By Ellen Eldridge
After the revolving door of band members stopped spinning, four unassuming men from Brooklyn, NY created a collection of songs which fit into punk, rock, pop and experimental catalogs; these are the type of guys one would expect to walk past without a second thought on college campuses. At times, A Million Years carried the feeling of the weight of time, like in “Fortune,” and, at other times like in “California Smile,” an almost grunge quality overtakes and moves listeners.
An eerie reminder of Kurt Cobain’s acoustic performance on “MTV Unplugged” comes from the chorus in the opening track, “Holy Ghost Town,” with its line “I will shiver through every night in this holy ghost town.” The music sounds more mellow than Nirvana, though one could classify the sound as somewhere between rock and pop with a bit of grunge in the guitar tone. “Incandescent” stands out as a single which, again, calls grunge ideas to the forefront in both the musicality and passion-filled yet nonsensical lyrics, “A mathematic brain loses its cool/You’re still my hero if you fail but I’m a fool.” The most inspirational part of this driving tune is that one can take from the song a mirror to the band itself; the incandescent light bulb works through use of electric current and A Million Years shine onto audiences through natural as well as synthetic sounds.

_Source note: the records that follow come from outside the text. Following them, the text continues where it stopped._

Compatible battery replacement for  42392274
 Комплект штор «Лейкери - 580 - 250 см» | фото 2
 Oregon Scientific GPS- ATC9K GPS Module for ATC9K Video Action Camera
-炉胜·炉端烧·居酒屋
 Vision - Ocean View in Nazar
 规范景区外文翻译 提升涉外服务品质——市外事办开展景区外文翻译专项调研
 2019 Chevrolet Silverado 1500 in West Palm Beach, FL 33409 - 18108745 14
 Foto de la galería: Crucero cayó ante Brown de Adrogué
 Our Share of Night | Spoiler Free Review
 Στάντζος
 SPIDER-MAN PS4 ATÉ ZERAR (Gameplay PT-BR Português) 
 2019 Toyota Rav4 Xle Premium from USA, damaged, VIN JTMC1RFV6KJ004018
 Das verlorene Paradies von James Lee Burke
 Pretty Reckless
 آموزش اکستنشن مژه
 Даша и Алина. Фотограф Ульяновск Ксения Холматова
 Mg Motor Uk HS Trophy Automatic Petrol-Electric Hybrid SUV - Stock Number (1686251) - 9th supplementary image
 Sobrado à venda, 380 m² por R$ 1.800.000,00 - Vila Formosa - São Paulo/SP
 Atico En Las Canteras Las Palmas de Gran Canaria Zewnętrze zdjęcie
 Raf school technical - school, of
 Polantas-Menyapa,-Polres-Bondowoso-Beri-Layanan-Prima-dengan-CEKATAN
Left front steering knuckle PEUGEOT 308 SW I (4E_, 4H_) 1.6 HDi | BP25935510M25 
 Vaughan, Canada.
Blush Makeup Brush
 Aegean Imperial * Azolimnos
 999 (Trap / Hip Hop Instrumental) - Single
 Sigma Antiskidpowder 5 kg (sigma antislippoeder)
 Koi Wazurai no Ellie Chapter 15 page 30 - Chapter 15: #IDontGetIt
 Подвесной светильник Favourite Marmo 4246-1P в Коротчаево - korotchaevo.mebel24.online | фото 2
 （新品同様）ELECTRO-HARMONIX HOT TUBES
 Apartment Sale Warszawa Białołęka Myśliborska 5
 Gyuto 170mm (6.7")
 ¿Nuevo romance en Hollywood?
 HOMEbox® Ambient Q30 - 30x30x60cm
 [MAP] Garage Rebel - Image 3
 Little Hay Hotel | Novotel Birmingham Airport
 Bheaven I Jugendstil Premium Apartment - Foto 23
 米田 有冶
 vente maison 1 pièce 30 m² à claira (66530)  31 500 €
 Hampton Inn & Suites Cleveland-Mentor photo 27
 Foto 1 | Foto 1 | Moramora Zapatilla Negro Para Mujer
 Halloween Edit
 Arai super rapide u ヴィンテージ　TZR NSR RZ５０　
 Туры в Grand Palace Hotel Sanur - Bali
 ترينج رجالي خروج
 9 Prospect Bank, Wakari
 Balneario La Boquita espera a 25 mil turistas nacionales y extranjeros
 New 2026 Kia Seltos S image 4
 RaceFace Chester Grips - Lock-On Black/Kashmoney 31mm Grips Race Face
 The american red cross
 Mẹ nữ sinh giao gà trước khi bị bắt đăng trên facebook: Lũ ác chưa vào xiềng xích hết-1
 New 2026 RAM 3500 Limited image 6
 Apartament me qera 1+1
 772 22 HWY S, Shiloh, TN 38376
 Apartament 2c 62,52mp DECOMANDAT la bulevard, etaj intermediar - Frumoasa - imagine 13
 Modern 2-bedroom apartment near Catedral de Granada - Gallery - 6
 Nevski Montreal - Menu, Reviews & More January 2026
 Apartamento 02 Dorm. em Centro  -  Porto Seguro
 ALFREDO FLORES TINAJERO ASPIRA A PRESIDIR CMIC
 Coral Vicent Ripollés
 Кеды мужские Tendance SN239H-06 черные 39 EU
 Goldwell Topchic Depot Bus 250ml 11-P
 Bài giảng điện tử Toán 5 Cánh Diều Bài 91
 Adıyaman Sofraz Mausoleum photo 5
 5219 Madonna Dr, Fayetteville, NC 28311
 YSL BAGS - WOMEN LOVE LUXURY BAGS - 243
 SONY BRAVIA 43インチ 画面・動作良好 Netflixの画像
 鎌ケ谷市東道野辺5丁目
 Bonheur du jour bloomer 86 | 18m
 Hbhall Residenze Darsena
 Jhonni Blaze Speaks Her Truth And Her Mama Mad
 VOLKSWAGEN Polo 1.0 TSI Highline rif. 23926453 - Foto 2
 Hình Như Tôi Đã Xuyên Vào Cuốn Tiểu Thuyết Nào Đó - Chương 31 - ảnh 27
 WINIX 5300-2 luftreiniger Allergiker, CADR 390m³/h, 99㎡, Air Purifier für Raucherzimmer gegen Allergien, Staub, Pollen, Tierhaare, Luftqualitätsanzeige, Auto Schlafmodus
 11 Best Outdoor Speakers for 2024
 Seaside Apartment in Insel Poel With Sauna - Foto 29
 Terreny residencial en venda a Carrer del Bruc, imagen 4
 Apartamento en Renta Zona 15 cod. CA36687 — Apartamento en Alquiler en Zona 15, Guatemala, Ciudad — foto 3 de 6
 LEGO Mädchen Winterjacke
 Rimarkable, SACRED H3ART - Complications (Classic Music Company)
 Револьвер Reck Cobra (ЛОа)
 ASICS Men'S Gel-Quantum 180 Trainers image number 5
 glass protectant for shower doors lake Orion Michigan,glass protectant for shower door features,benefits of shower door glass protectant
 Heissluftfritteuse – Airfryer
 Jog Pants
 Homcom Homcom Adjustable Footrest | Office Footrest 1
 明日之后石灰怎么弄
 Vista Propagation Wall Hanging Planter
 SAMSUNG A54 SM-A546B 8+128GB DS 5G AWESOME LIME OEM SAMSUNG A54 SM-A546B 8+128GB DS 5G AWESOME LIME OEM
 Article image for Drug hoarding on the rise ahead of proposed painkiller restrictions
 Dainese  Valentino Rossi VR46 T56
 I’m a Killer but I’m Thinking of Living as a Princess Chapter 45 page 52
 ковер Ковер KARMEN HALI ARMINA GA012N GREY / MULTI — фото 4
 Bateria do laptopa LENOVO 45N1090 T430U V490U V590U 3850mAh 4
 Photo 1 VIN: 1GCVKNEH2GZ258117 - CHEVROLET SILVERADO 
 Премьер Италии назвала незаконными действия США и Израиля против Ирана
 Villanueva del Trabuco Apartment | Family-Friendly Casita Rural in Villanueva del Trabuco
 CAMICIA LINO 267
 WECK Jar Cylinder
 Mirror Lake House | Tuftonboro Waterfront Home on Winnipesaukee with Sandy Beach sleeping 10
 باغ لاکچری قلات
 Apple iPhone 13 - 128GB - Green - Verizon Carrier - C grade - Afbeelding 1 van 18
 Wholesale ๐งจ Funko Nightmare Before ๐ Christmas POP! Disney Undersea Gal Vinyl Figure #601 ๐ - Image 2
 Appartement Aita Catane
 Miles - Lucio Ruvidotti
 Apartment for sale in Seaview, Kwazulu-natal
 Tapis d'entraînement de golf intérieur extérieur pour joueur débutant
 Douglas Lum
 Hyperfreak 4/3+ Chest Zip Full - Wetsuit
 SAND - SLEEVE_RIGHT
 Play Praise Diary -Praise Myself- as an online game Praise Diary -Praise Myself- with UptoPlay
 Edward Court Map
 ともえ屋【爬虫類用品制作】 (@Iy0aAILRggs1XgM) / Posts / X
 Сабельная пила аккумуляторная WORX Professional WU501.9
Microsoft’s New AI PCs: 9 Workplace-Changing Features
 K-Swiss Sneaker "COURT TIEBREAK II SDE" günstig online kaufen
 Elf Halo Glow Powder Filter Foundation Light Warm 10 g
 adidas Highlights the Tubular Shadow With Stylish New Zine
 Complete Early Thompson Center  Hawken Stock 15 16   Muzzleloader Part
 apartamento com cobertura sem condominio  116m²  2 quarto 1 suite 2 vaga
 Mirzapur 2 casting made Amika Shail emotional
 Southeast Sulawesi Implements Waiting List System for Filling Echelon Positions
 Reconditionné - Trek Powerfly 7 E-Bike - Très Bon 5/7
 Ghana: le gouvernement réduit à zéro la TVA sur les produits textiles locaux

The electricity flows surely though “Incandescent” and even hints at the idea of descent through risk of failure.
A Million Years may well take the ideas from the past million years with its combination of organic and electronic experimentation steady in the vein of bands like Radiohead and Spoon. Elements of punk can be heard in the opening guitar riff of “Suspicious” and the opening vocals, which sound like “uptalk” or high-rise terminals, recall The Clash. The melody running through the songs consistently draws away from categorizing any of the tracks as rough or terribly edgy; this is the kind of music which will fit perfectly into most soundtracks and on rock radio stations. Harmonized vocals kick in on “Poster Girl” and synthesized-sounding effects maintain a rhythm which will keep toes tapping. The extremely extended keyboard notes on “Fortune” add to the elemental effects and create that “smart yet brooding” characteristic the band boasts of wanting to create. Without drums, the strumming takes the rhythm part and add to a sense of building pressure released by the end of the rolls on cymbals and mimicked in the electronic elements. “Fortune” stands out as a ballad-type song that will keep its listener moving albeit in darkening and widening circles.
Mischief Maker ends appropriately with “Dirt In The Ground,” which pulses like an electronic heartbeat while words cry out, “You can’t forget it soon enough,” but once Mischief Maker resolves in its audiences an intellectual buzz will keep minds churning over themes and lyrics searching for more.